Exactly the lines from the one with "High Quality Metal Hanger with Ceramic Knop" through the end of the material are to be output, both included, with no other text.

─── Listed records

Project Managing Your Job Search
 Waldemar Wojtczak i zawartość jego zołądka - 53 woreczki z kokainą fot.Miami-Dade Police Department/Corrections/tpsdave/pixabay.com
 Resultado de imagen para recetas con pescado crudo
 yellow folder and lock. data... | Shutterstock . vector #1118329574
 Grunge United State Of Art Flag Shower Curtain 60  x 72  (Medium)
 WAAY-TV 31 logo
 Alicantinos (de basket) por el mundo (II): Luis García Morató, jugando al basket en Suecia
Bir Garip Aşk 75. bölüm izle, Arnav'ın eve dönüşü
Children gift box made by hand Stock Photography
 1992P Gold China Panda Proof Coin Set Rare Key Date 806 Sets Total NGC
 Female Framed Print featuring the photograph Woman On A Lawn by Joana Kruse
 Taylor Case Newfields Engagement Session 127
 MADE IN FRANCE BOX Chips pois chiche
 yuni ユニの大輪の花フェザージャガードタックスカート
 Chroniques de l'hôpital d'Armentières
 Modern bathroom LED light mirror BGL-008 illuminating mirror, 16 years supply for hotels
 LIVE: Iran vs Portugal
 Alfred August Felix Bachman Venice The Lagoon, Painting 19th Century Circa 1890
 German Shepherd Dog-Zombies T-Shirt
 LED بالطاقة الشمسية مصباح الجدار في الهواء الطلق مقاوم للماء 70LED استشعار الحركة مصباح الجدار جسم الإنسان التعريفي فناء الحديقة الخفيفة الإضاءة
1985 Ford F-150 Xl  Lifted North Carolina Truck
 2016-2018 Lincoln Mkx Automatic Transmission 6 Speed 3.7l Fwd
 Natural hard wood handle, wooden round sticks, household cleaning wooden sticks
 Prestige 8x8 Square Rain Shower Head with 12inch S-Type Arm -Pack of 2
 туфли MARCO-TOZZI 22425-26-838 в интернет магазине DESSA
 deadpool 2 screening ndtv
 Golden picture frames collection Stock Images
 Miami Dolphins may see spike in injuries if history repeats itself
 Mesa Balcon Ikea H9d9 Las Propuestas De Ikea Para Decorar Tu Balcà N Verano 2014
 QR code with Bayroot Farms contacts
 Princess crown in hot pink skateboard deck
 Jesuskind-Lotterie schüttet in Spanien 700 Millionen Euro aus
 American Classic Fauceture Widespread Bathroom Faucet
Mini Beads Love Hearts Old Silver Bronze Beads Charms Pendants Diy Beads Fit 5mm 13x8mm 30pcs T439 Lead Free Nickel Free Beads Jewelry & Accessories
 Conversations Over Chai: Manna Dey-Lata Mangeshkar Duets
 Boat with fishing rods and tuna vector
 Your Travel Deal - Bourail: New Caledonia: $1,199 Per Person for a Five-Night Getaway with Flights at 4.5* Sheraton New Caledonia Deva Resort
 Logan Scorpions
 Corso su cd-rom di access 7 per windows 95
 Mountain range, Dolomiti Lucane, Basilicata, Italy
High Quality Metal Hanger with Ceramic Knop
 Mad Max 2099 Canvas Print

──────

Answer section
High Quality Metal Hanger with Ceramic Knop
 Mad Max 2099 Canvas Print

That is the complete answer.